- Brief
Format the items as a numbered list with blank lines left out, beginning with the line that contains "What is the measured gap" and continuing through the final line of the items.

- Raw data
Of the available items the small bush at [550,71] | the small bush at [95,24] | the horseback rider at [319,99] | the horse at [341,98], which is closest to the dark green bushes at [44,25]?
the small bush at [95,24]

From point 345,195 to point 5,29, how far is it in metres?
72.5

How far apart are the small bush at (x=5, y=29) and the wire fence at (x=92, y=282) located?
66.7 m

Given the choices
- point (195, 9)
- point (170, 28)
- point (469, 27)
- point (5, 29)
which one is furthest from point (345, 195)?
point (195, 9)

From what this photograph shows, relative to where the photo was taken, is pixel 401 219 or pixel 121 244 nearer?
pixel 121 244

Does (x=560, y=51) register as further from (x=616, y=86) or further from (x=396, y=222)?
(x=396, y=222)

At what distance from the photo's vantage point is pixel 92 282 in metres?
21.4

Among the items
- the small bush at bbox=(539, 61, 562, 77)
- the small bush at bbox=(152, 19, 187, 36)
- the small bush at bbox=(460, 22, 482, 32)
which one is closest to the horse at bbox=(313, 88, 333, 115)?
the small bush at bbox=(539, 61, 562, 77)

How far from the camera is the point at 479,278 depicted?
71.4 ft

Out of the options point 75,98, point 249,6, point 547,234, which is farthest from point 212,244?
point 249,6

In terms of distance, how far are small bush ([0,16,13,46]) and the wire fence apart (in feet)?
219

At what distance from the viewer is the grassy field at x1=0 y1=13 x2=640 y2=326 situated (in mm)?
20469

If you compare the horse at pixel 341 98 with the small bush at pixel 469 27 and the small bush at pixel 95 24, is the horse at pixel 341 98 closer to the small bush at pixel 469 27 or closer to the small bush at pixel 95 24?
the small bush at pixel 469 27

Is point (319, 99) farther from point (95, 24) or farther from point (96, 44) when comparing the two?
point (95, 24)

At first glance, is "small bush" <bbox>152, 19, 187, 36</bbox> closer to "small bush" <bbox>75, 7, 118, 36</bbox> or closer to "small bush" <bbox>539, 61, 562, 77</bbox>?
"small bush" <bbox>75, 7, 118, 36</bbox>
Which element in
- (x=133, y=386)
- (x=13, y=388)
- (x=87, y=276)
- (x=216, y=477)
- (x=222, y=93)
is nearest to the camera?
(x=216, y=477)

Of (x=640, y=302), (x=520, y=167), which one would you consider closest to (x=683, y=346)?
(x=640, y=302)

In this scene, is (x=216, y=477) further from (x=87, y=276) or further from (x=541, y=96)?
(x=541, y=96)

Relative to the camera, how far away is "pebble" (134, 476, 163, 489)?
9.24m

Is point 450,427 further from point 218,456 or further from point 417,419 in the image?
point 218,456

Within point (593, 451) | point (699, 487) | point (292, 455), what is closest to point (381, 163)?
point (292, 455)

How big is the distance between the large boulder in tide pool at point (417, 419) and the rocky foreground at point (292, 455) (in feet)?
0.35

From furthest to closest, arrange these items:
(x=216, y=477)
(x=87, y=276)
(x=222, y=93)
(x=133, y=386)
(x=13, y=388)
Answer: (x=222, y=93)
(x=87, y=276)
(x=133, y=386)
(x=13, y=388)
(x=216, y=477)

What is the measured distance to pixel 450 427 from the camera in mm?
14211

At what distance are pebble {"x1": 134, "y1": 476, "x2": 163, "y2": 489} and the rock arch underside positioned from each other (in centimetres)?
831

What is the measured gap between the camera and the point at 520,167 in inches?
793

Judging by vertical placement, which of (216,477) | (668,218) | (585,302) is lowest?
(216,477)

- Task response
1. What is the measured gap between the camera and the point at 520,167 in inches?
2. 793
3. Judging by vertical placement, which of (216,477) | (668,218) | (585,302) is lowest?
4. (216,477)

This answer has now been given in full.